24. September 2011
Der Herbst ist da...

Es ist ein sonniges und ruhiges Wochenende. Ich könnte sogar auf Fußballnachrichten eingehen - so ruhig ist es. Schalke gewinnt gegen Freiburg, Bochum kämpft in der 2. Liga im unteren Teil der Tabelle. Als VfL Bochum abstieg, war die Stimmung so, als sei dies ein schnell zu korrigierendes Versehen. Welche Arroganz! Dieselbe, die die Fußballfrauen der Nationalelf an den Tag legten. Klar werden die Damen, die schon so oft Weltmeister wurden, im eigenen Land Weltmeister. Und schon läuft alles ganz anders. Sport und Leben gleichen sich in diesem Punkt: beides verlangt Aufmerksamkeit, Respekt und Vorsicht. Nichts ist selbstverständlich - und schon gar nicht der Erfolg! Die Macht des Lebens, diese Übermacht gegenüber jeglicher Berechnung und arroganter Selbstgewissheit, sie wirft den Hochnäsigen auf den Boden und schleift die Nase auf dem rauhen Steinboden blutig. Ich will nicht sagen, dass der Mensch sich nicht bemühen soll und ganz und gar planlos vor sich hinleben. Ich denke oft an die biblischen Worte: Seht die Vögel! Sie säen nicht, sie ernten nicht. Und der Himmlische Vater ernährt sie doch. Selbst diese Worte können nicht so gemeint sein, dass der Mensch jegliches Planen und Streben einstellen soll. Ich denke mir, eine theologische Spekulation anstellend: wenn denn der Mensch Gottes Ebenbild sein soll, also auch mit Vernunft begabt, dann gehört es auch zu seinem Wesen, zu planen und zu streben. Doch darf die Vermessung der Welt (ein wunderbares Symbol planerischen Handelns) nicht zur Vermessenheit führen: Wir sind nur aus Versehen aus der ersten Liga geflogen und werden in der nächsten Saison bestimmt wieder erlöst. Das ist keine Sorglosigkeit, sondern eine bodenlose Dummheit. Damit wird die Vernunftbegabtheit des Menschen Lügen gestraft.
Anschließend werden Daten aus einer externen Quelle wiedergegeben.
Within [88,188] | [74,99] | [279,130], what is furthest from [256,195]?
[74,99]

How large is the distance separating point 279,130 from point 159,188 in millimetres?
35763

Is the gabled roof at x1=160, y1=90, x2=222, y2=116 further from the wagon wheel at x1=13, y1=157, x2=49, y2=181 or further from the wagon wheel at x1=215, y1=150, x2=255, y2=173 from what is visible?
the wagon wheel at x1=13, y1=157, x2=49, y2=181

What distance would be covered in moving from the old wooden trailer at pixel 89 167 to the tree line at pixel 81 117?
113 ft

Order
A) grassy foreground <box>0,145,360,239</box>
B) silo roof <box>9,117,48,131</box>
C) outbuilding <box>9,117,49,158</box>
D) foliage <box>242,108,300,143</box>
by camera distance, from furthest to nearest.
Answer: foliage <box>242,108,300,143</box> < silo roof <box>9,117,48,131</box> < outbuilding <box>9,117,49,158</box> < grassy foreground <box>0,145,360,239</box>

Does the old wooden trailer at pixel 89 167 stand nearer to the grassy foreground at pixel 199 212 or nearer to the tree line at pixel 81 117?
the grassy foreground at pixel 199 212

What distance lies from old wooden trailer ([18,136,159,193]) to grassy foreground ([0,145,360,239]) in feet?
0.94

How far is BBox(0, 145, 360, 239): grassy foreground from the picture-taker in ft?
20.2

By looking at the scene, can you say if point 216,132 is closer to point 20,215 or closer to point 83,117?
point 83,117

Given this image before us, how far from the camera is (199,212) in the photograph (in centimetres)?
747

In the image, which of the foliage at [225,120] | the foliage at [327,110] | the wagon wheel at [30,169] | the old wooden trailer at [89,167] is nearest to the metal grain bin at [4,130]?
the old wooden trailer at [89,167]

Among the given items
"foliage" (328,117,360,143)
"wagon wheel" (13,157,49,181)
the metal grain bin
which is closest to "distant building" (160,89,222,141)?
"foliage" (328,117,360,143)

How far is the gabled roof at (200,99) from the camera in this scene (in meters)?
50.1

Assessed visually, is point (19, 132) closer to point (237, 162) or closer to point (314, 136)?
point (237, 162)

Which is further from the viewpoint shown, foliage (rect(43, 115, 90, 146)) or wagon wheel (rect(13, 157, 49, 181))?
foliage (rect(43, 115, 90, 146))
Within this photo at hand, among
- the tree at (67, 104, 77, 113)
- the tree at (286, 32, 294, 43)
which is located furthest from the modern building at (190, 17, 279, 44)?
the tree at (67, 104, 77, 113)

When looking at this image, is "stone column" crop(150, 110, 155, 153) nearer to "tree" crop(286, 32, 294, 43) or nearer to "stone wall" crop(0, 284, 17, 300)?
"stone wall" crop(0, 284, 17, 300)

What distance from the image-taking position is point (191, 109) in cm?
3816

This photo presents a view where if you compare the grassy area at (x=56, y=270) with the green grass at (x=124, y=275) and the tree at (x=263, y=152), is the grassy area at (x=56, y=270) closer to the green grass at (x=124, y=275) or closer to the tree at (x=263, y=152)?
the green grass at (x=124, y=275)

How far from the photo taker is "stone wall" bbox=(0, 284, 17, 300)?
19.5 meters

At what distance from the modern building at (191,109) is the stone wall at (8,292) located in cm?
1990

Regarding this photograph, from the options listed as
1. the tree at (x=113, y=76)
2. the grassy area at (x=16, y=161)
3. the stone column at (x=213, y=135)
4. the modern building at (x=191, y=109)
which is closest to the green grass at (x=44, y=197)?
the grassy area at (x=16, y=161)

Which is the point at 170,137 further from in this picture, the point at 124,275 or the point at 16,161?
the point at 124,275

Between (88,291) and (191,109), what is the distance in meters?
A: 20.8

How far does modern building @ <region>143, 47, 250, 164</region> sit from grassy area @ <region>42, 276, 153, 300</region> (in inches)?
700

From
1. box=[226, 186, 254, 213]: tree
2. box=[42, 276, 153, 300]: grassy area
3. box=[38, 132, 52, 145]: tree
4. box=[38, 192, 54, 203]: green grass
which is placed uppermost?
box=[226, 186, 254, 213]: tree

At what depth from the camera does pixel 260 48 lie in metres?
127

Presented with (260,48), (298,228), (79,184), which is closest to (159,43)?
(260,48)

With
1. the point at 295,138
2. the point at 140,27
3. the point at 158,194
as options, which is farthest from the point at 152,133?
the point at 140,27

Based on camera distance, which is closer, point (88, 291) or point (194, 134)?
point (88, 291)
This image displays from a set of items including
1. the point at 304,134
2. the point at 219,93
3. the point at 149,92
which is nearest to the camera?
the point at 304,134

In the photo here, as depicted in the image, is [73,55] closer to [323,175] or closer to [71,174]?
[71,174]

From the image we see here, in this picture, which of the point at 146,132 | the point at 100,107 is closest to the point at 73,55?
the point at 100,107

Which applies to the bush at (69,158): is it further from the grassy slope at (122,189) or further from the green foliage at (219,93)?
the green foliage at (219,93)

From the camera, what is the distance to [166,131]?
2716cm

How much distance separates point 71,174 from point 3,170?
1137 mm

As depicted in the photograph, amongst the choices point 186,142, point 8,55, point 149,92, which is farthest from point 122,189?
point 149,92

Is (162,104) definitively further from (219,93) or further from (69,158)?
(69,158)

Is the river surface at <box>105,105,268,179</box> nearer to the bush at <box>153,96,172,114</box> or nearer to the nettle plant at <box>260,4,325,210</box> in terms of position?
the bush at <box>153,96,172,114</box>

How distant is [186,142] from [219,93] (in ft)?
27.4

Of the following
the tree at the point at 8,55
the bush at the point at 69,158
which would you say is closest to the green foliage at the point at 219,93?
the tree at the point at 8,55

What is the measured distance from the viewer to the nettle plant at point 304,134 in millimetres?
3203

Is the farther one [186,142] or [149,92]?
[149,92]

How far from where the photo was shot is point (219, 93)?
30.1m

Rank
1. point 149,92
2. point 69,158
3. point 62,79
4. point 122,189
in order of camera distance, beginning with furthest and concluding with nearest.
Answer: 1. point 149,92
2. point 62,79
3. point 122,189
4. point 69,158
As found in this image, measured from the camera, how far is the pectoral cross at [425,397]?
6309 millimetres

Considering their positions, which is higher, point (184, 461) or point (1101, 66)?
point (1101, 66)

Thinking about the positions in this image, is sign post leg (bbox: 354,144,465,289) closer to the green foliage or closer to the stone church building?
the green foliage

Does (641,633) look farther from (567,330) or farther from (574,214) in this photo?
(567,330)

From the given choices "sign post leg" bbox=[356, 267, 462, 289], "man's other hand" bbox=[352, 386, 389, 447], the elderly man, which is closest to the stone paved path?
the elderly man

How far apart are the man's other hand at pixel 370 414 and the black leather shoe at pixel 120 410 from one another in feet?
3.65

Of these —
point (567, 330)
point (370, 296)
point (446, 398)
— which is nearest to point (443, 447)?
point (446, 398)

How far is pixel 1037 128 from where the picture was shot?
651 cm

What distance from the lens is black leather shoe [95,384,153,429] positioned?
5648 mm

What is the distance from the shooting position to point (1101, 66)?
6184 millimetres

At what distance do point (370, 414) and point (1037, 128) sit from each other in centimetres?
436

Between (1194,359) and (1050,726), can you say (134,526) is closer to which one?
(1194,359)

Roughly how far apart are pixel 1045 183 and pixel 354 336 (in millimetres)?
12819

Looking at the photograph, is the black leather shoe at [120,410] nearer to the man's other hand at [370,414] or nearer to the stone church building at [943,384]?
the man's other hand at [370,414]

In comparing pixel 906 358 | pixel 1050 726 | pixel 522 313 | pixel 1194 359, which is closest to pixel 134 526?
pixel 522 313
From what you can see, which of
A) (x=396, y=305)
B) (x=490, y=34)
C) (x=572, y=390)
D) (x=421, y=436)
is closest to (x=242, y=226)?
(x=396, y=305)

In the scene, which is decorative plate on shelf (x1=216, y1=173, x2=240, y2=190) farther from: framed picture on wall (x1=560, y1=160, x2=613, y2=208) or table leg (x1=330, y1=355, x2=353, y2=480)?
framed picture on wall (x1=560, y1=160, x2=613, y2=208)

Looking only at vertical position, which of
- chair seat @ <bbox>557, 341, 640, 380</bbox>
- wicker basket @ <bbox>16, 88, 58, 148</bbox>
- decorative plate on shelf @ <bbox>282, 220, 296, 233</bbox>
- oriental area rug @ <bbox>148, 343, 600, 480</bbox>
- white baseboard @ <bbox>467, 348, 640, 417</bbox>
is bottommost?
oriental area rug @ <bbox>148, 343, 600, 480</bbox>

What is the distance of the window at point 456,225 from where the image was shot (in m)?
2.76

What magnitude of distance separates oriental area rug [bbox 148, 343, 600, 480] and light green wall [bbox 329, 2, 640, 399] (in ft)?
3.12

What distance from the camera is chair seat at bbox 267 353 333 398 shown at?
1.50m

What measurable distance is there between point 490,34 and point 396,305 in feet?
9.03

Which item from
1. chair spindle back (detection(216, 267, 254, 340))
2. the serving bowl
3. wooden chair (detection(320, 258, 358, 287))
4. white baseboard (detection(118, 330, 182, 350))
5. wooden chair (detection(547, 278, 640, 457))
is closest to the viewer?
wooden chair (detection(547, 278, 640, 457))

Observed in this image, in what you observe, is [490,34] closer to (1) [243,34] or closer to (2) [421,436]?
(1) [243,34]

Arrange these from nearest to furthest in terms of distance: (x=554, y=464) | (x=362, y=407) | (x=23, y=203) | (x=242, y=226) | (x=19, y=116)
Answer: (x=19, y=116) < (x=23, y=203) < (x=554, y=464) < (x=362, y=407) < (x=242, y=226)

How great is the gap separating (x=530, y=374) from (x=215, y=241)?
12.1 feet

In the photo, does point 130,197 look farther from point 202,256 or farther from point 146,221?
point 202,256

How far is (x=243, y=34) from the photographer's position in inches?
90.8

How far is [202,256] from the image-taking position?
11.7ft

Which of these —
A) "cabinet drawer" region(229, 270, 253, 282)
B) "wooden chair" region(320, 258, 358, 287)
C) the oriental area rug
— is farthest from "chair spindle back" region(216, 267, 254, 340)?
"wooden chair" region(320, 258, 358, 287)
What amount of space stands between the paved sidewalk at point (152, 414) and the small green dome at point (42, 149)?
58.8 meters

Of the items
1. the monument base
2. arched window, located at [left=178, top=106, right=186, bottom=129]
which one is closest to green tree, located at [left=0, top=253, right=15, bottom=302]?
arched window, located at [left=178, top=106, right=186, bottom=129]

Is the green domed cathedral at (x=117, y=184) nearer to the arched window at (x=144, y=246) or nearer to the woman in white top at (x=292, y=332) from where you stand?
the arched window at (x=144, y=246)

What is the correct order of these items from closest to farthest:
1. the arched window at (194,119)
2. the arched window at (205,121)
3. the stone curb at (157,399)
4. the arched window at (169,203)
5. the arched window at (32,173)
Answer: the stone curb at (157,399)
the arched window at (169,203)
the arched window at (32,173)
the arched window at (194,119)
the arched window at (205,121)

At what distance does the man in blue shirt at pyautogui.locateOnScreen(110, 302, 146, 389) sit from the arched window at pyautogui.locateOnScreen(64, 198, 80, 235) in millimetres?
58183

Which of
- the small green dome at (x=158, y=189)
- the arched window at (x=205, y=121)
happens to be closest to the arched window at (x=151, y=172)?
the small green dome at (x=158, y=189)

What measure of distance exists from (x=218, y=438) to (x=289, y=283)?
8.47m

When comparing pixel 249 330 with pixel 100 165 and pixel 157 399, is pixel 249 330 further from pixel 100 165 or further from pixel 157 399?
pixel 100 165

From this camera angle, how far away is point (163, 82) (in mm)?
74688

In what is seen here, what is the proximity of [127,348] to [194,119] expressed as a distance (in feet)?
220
Nein, man muss sich immer konzentrieren und die Aufgaben, die man vor sich hat ernst nehmen. Doch sollte dieses Ernstnehmen nicht umgekehrt zu einer anderen Form der Borniertheit führen: Das Geltenlassen von reiner Zweckrationalität in Krämerseelenmanier: Was bringt mir das? Was kostet das? Was bekomme ich, wenn ich mich engagiere? Wenn der Lohn nicht von vornherein feststeht, mache ich keinen Finger krumm. Gegen diese Borniertheit kann man nur sagen: Seht die Vögel... :-)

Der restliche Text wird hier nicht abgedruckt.